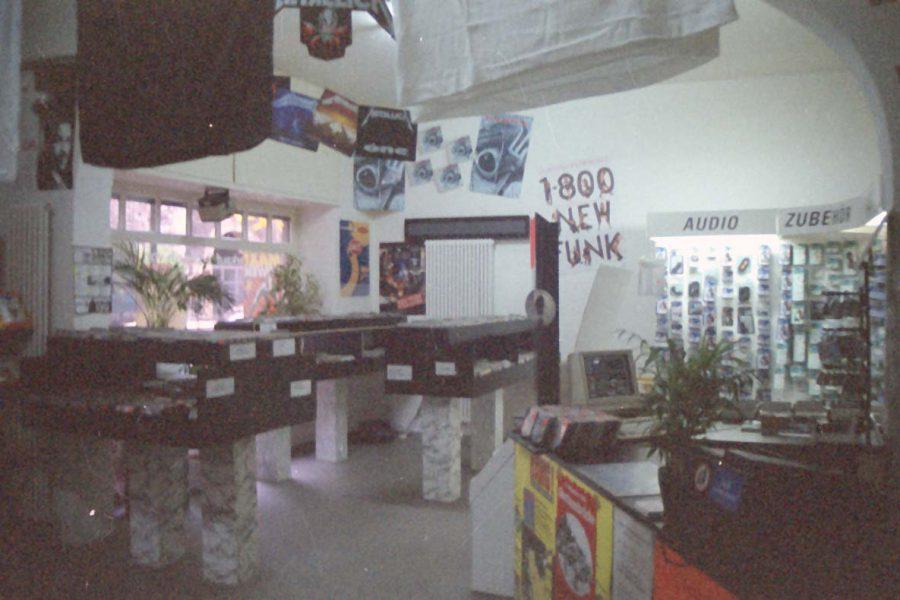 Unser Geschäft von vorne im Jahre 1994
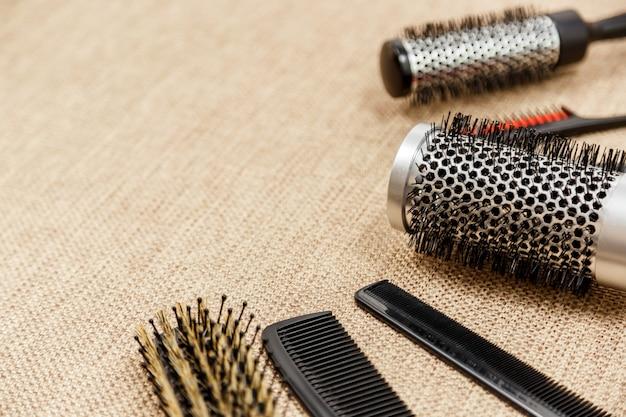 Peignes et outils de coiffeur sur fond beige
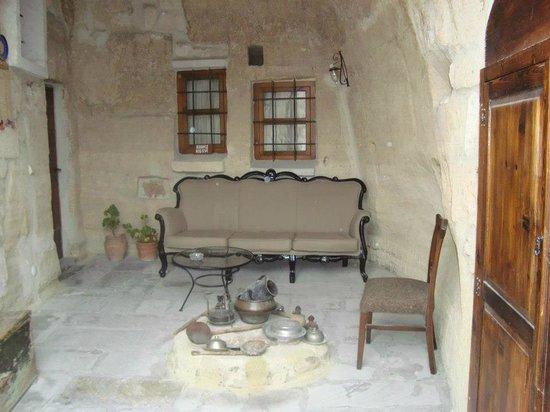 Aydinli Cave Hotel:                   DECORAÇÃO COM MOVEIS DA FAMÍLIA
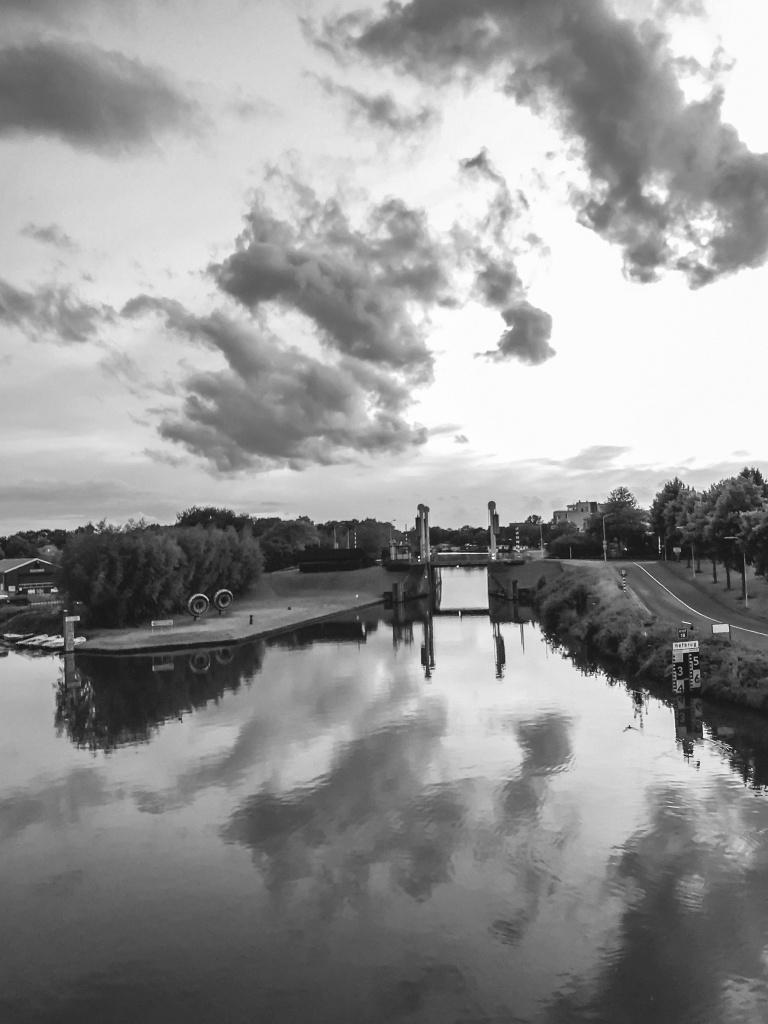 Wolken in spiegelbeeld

■ ■ ■ ■ ■ ■ ■

**PROBLEM TO WORK ON**
Please repeat the listing precisely, excluding the pictures it contains.

**SOLVED EXERCISE**
 Unser Geschäft von vorne im Jahre 1994
 Peignes et outils de coiffeur sur fond beige
 Aydinli Cave Hotel:                   DECORAÇÃO COM MOVEIS DA FAMÍLIA
 Wolken in spiegelbeeld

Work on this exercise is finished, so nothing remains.